Items >>

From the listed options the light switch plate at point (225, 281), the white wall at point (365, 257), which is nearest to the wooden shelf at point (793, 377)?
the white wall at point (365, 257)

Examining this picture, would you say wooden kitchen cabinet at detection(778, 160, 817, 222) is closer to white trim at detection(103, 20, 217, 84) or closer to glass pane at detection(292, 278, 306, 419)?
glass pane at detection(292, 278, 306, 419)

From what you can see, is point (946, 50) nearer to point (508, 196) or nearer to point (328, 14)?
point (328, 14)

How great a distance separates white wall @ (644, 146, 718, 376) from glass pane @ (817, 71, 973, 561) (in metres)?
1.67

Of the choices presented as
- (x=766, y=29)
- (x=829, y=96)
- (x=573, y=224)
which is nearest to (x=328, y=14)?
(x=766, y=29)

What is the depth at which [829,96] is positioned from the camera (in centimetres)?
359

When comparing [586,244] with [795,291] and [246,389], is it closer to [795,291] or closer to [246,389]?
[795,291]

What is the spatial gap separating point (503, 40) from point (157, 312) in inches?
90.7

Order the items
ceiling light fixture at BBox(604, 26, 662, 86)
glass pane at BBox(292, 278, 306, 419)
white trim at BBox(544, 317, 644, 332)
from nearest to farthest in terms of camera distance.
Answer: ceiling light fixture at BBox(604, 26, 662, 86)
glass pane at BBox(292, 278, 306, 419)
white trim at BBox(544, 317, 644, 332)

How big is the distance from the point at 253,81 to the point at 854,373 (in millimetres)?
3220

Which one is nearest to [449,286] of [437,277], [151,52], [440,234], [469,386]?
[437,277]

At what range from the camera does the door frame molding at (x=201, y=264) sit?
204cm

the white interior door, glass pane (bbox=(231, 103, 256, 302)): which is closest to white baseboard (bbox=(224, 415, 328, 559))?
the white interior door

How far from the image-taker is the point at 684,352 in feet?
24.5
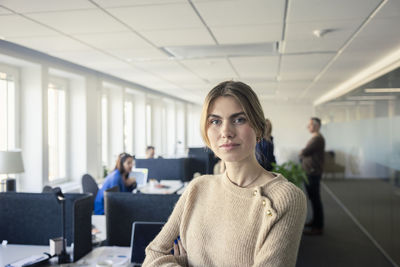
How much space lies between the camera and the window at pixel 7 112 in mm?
4277

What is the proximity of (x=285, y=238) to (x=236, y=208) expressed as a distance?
5.7 inches

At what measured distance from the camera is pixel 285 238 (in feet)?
2.83

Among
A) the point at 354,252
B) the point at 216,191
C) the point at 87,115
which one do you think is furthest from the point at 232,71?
the point at 216,191

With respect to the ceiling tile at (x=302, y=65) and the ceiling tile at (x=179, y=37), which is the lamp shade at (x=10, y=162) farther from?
the ceiling tile at (x=302, y=65)

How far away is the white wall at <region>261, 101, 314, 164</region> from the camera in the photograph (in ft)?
42.7

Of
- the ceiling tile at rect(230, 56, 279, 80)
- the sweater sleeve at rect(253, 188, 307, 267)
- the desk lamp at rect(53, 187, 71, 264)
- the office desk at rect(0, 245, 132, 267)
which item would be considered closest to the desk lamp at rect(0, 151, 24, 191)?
the office desk at rect(0, 245, 132, 267)

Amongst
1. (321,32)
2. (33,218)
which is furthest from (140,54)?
(33,218)

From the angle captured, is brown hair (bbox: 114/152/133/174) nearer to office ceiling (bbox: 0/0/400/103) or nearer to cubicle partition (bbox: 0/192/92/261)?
office ceiling (bbox: 0/0/400/103)

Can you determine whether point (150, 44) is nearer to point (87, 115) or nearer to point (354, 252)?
point (87, 115)

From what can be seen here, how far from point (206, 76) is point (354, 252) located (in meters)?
3.40

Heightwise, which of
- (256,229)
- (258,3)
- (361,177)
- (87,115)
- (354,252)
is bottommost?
(354,252)

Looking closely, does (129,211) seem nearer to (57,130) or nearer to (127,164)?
(127,164)

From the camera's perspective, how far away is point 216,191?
101 centimetres

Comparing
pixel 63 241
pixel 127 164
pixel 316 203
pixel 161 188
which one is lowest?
pixel 316 203
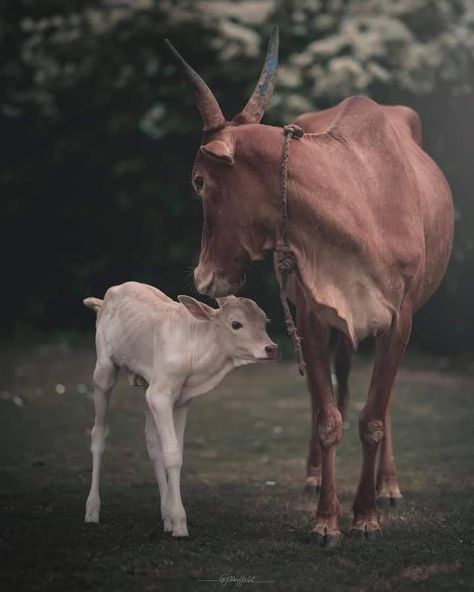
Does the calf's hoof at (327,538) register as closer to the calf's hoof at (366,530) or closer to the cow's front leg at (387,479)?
the calf's hoof at (366,530)

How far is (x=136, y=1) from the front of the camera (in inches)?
641

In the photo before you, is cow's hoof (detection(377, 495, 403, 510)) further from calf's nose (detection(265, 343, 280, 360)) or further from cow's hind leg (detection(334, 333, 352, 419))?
calf's nose (detection(265, 343, 280, 360))

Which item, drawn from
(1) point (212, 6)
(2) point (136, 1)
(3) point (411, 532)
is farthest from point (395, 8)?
(3) point (411, 532)

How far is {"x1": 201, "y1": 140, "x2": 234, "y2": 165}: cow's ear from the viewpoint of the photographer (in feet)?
21.0

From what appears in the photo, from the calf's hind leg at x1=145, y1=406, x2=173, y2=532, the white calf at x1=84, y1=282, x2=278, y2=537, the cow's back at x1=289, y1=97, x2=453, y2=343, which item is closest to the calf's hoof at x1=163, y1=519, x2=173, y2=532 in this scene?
the white calf at x1=84, y1=282, x2=278, y2=537

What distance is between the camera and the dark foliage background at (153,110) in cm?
1497

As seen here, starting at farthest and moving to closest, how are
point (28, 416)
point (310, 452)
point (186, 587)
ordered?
point (28, 416) → point (310, 452) → point (186, 587)

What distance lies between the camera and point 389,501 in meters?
8.16

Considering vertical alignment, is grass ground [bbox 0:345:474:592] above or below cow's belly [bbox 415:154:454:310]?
below

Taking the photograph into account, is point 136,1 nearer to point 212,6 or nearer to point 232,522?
point 212,6

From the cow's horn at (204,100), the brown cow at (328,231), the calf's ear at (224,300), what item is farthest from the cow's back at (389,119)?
the calf's ear at (224,300)

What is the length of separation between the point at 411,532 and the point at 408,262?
5.08 ft

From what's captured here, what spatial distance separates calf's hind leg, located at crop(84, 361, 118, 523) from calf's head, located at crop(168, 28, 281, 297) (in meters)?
0.78

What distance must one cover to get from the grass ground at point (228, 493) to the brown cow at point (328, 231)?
0.49 meters
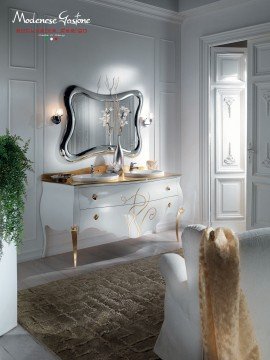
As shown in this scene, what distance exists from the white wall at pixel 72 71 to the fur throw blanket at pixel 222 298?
109 inches

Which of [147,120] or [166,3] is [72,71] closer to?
[147,120]

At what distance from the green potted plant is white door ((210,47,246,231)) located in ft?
10.9

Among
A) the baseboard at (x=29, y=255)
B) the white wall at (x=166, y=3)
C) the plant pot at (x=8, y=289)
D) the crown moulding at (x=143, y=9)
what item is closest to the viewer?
the plant pot at (x=8, y=289)

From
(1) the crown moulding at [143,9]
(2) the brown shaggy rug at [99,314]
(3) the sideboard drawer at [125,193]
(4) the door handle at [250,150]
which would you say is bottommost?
(2) the brown shaggy rug at [99,314]

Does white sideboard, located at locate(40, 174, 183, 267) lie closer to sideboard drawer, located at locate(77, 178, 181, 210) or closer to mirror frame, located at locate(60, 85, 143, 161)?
sideboard drawer, located at locate(77, 178, 181, 210)

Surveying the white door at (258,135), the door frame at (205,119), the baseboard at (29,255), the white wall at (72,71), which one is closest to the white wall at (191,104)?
the door frame at (205,119)

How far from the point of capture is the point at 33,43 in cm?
420

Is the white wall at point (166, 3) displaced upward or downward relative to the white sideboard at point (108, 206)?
upward

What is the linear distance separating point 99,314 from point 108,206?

Stated task >>
Reproduce the full listing faithfully, but do not carry over any pictures.

Exercise output >>
From the listed options the light switch plate at point (225, 281), the white wall at point (365, 257), which is nearest to the wooden shelf at point (793, 377)?
the white wall at point (365, 257)

Examining this picture, would you say wooden kitchen cabinet at detection(778, 160, 817, 222) is closer to white trim at detection(103, 20, 217, 84) or closer to glass pane at detection(292, 278, 306, 419)?
glass pane at detection(292, 278, 306, 419)

From what you can see, is point (946, 50) nearer to point (508, 196) or nearer to point (328, 14)?
point (328, 14)

How great a distance separates white wall @ (644, 146, 718, 376) from glass pane @ (817, 71, 973, 561) (in metres)?
1.67

Of the choices presented as
- (x=766, y=29)
- (x=829, y=96)
- (x=573, y=224)
which is nearest to (x=328, y=14)?
(x=766, y=29)

What is the depth at which [829,96] is positioned from the camera (in centimetres)?
359

When comparing [586,244] with [795,291] and [246,389], is it closer to [795,291] or closer to [246,389]?
[795,291]

What is the spatial gap separating point (503, 40) from point (157, 312) in inches?
90.7

Order the items
ceiling light fixture at BBox(604, 26, 662, 86)
glass pane at BBox(292, 278, 306, 419)
white trim at BBox(544, 317, 644, 332)
from nearest to farthest in terms of camera distance.
Answer: ceiling light fixture at BBox(604, 26, 662, 86)
glass pane at BBox(292, 278, 306, 419)
white trim at BBox(544, 317, 644, 332)

How big is the distance from the point at 253,81 to the point at 854,373 (in millimetres)?
3220

Which one is nearest to [449,286] of [437,277], [151,52], [440,234], [469,386]?
[437,277]

At what range from the camera does the door frame molding at (x=201, y=264) sit?
204cm

the white interior door, glass pane (bbox=(231, 103, 256, 302)): which is closest to white baseboard (bbox=(224, 415, 328, 559))?
the white interior door

How far from the image-taker is the point at 684,352 in feet?
24.5
How much space lies between the camera and the window at pixel 7 112 in mm?
4277

What is the proximity of (x=285, y=238) to (x=236, y=208) expressed as a distance?
5.7 inches

At what measured distance from the camera is pixel 285 238 (in feet)?
2.83

Among
A) the point at 354,252
B) the point at 216,191
C) the point at 87,115
which one do you think is furthest from the point at 232,71?
the point at 216,191

With respect to the ceiling tile at (x=302, y=65) and the ceiling tile at (x=179, y=37), which is the lamp shade at (x=10, y=162) farther from?
the ceiling tile at (x=302, y=65)

How far away is the white wall at <region>261, 101, 314, 164</region> from the camera in the photograph (in ft)?
42.7

Of
- the ceiling tile at rect(230, 56, 279, 80)
- the sweater sleeve at rect(253, 188, 307, 267)
- the desk lamp at rect(53, 187, 71, 264)
- the office desk at rect(0, 245, 132, 267)
which item would be considered closest to the desk lamp at rect(0, 151, 24, 191)?
the office desk at rect(0, 245, 132, 267)

Amongst
1. (321,32)
2. (33,218)
which is furthest from (140,54)?
(33,218)

From the angle captured, is brown hair (bbox: 114/152/133/174) nearer to office ceiling (bbox: 0/0/400/103) or nearer to cubicle partition (bbox: 0/192/92/261)?
office ceiling (bbox: 0/0/400/103)

Can you determine whether point (150, 44) is nearer to point (87, 115) or nearer to point (354, 252)?
point (87, 115)

From what can be seen here, how far from point (206, 76) is point (354, 252) located (in meters)?
3.40

Heightwise, which of
- (256,229)
- (258,3)
- (361,177)
- (87,115)
- (354,252)
is bottommost?
(354,252)

Looking closely, does (129,211) seem nearer to (57,130) or nearer to (127,164)?
(127,164)

From the camera's perspective, how far away is point 216,191?
101 centimetres

Comparing
pixel 63 241
pixel 127 164
pixel 316 203
pixel 161 188
which one is lowest?
pixel 316 203
Does the calf's hoof at (327,538) register as closer to the calf's hoof at (366,530) or closer to the cow's front leg at (387,479)?
the calf's hoof at (366,530)

How far is (x=136, y=1) from the front of the camera (in inches)?
641

In the photo before you, is cow's hoof (detection(377, 495, 403, 510)) further from calf's nose (detection(265, 343, 280, 360)) or further from cow's hind leg (detection(334, 333, 352, 419))?
calf's nose (detection(265, 343, 280, 360))

Which item, drawn from
(1) point (212, 6)
(2) point (136, 1)
(3) point (411, 532)
is farthest from point (395, 8)?
(3) point (411, 532)

How far is {"x1": 201, "y1": 140, "x2": 234, "y2": 165}: cow's ear from the viewpoint of the photographer (in feet)?
21.0

From what appears in the photo, from the calf's hind leg at x1=145, y1=406, x2=173, y2=532, the white calf at x1=84, y1=282, x2=278, y2=537, the cow's back at x1=289, y1=97, x2=453, y2=343, which item is closest to the calf's hoof at x1=163, y1=519, x2=173, y2=532 in this scene?
the white calf at x1=84, y1=282, x2=278, y2=537

What distance is between the camera and the dark foliage background at (153,110) in cm?
1497

As seen here, starting at farthest and moving to closest, how are
point (28, 416)
point (310, 452)
point (186, 587)
ordered?
point (28, 416) → point (310, 452) → point (186, 587)

What distance lies between the camera and point 389,501 in meters?
8.16

Considering vertical alignment, is grass ground [bbox 0:345:474:592] above or below cow's belly [bbox 415:154:454:310]?
below

Taking the photograph into account, is point 136,1 nearer to point 212,6 or nearer to point 232,522?
point 212,6

From the cow's horn at (204,100), the brown cow at (328,231), the calf's ear at (224,300), what item is farthest from the cow's back at (389,119)?
the calf's ear at (224,300)

What is the length of separation between the point at 411,532 and the point at 408,262?
5.08 ft

From what's captured here, what spatial distance separates calf's hind leg, located at crop(84, 361, 118, 523) from calf's head, located at crop(168, 28, 281, 297) (in meters)?
0.78

What distance must one cover to get from the grass ground at point (228, 493) to the brown cow at point (328, 231)?
0.49 meters
As shown in this scene, what distance exists from the white wall at pixel 72 71 to the fur throw blanket at pixel 222 298?
109 inches

Which of [147,120] or [166,3] is [72,71] closer to?
[147,120]

At what distance from the green potted plant is white door ((210,47,246,231)) located in ft?
10.9

Among
A) the baseboard at (x=29, y=255)
B) the white wall at (x=166, y=3)
C) the plant pot at (x=8, y=289)
D) the crown moulding at (x=143, y=9)
what item is closest to the viewer?
the plant pot at (x=8, y=289)

From
(1) the crown moulding at [143,9]
(2) the brown shaggy rug at [99,314]
(3) the sideboard drawer at [125,193]
(4) the door handle at [250,150]
which would you say is bottommost?
(2) the brown shaggy rug at [99,314]

Does white sideboard, located at locate(40, 174, 183, 267) lie closer to sideboard drawer, located at locate(77, 178, 181, 210) or closer to mirror frame, located at locate(60, 85, 143, 161)?
sideboard drawer, located at locate(77, 178, 181, 210)

Surveying the white door at (258,135), the door frame at (205,119), the baseboard at (29,255), the white wall at (72,71), which one is closest to the white wall at (191,104)?
the door frame at (205,119)

How far from the point of capture is the point at 33,43 in cm?
420

Is the white wall at point (166, 3) displaced upward or downward relative to the white sideboard at point (108, 206)?
upward

What is the linear distance separating point 99,314 from point 108,206?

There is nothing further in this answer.